Schön, dass es vereinzelt doch noch Sachkunde gibt im Sportjournalismus:
Von Adlers „unnötigem“ Ausflug war danach zu lesen. Vom Vorgänger Oliver Kahn als TV-Experte kam der alte Satz: „Es wäre besser gewesen, er wäre auf der Linie geblieben. Wenn er rauskommt, muss er den Ball haben.“ Lässt man den Stammtisch-Anteil dieser Weisheit weg, sagt sie so viel wie: Bleib in Deckung, auf deiner Linie, dann kassierst du das Tor auch, siehst aber besser aus dabei. Bundestrainer Joachim Löw beurteilte die Szene differenzierter: „Dass René rausgelaufen ist, war eigentlich richtig.“ (siehe auch: Joachim Löw: „Es ist richtig, dass René Adler da rauskommt“) Schließlich war der Torhüter urplötzlich ganz allein in der deutschen Hälfte mit einem Argentinier. (...)
Die öffentliche Wahrnehmung gibt in solchen Fällen dem letzten Glied der Fehlerkette gern die alleinige Schuld.

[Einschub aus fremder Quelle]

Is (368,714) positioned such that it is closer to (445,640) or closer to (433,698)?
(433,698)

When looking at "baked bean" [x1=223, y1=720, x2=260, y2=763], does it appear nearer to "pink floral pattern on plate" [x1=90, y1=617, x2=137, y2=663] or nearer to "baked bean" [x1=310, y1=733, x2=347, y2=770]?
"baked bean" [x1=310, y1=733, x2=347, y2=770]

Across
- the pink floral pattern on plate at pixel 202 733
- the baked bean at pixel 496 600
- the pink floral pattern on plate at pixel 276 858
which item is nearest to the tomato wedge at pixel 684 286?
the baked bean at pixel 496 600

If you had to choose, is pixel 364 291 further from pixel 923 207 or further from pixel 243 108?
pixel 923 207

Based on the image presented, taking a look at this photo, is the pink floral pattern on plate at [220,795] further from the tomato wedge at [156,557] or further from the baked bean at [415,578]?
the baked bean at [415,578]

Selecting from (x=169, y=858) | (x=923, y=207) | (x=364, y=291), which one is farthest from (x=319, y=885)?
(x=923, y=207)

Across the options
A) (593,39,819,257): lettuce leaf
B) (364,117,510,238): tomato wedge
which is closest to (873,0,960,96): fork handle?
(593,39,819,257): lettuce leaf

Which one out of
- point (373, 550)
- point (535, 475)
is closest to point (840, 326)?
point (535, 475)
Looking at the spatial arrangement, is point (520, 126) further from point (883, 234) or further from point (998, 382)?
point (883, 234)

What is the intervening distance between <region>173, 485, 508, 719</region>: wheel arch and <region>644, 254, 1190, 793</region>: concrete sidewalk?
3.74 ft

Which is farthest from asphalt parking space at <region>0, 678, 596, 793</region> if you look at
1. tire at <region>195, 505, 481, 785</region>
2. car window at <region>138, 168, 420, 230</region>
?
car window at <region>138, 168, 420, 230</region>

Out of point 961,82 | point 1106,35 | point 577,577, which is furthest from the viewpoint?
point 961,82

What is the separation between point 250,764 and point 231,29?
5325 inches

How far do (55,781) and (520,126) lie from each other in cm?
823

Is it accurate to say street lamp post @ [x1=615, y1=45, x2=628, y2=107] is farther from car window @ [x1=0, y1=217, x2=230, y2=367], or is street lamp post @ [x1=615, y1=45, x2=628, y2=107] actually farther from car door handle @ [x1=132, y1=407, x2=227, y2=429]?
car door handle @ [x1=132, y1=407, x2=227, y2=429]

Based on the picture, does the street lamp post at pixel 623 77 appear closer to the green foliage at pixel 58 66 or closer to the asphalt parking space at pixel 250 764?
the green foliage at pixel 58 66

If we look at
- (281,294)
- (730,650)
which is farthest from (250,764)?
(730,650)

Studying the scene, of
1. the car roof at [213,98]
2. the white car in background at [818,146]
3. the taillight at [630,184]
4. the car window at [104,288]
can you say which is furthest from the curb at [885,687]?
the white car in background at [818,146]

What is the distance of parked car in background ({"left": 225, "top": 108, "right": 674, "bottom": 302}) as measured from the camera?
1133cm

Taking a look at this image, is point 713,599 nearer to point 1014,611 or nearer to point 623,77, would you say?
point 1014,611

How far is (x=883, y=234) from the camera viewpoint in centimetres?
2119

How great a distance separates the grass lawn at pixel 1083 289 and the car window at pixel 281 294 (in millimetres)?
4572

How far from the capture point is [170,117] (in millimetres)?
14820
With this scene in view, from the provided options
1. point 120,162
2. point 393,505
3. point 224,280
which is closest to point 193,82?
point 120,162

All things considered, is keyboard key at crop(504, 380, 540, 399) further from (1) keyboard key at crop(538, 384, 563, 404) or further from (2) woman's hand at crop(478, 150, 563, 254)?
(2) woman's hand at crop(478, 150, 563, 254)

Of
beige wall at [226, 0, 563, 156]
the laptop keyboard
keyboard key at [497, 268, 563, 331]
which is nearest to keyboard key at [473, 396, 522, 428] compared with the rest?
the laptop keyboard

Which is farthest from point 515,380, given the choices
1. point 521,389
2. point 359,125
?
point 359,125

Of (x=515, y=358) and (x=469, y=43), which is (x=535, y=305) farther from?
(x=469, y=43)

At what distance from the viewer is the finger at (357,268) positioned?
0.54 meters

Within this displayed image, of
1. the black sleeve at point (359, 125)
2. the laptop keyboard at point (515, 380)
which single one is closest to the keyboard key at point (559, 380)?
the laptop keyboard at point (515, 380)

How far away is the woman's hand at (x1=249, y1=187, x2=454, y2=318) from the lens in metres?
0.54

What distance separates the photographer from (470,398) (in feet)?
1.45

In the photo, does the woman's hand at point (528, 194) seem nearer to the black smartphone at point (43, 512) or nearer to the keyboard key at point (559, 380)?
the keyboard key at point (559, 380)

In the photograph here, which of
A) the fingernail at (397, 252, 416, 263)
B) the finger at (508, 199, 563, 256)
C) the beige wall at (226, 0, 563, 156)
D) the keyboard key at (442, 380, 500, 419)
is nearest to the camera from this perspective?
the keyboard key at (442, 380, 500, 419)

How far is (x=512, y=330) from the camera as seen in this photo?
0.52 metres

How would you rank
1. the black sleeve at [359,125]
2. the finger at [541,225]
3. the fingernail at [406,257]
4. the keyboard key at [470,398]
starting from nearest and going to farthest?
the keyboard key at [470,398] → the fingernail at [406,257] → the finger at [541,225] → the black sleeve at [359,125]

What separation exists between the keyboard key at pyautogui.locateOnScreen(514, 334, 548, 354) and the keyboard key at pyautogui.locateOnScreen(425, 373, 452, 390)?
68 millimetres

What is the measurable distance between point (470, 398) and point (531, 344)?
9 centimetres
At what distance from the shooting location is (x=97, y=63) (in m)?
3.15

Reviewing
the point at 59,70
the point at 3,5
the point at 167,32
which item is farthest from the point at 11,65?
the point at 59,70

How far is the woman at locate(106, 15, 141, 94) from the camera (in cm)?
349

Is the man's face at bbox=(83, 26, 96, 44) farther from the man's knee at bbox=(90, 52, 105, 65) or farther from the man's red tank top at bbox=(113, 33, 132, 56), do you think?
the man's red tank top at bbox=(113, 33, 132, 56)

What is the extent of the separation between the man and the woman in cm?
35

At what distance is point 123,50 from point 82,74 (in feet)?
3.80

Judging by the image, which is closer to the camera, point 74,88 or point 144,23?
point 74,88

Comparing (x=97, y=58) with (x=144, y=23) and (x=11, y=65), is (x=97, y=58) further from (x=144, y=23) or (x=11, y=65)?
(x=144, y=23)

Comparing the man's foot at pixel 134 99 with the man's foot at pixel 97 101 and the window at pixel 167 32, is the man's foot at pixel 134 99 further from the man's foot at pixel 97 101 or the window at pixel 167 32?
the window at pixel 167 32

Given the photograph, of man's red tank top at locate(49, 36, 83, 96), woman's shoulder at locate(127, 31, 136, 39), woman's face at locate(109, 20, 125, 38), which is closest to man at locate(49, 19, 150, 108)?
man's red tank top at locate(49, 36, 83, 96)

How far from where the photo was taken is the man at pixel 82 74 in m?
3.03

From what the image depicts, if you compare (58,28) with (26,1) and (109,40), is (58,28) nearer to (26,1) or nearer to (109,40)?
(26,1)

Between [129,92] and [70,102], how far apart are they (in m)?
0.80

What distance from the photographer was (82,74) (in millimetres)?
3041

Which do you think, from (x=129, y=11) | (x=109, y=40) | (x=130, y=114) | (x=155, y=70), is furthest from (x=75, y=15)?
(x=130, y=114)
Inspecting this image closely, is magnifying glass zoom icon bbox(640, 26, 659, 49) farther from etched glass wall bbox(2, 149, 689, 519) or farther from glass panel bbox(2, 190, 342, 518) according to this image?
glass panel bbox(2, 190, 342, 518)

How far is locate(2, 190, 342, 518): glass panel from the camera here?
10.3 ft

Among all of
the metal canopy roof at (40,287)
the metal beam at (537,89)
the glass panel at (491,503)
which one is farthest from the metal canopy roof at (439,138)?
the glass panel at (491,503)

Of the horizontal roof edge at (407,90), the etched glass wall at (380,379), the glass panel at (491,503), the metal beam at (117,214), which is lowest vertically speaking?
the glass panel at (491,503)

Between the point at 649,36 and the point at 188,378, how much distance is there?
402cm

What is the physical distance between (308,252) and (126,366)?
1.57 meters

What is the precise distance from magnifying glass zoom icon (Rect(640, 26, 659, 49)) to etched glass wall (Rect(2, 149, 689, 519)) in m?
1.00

Dabei kam das größere Versäumnis beim entscheidenden Tor kurz vor der Pause von den Innenverteidigern Per Mertesacker und Serdar Tasci. Sie hatten sich sorglos bis weit in die gegnerische Hälfte vorgeschoben. So reichte Juan Sebastian Veron ein einfacher langer Ball, um Gonzalo Higuain hinter Mertesackers Rücken allein aufs deutsche Tor zu schicken. (...)
Weil der lange Bremer zudem der falsche für ein Laufduell ist und kaum in der Lage, einen enteilten Angreifer wieder einzuholen, blieb René Adler nichts übrig, als aus seinem Tor zu kommen. Als er zu spät dran war, vermied er klugerweise ein Foul und damit eine Rote Karte. (...)
Auf der Habenseite des Adler-Abends stand die Glanzparade gegen den feinen Flügelmann Angel di Maria, der die deutsche Abwehr in der 38. Minute ausgetanzt hatte und dessen Schuss er an die Latte lenkte. Aber das war nach dem 0:1 nur noch eine Marginalie. Dafür wurde sein Malheur zur großen Sache.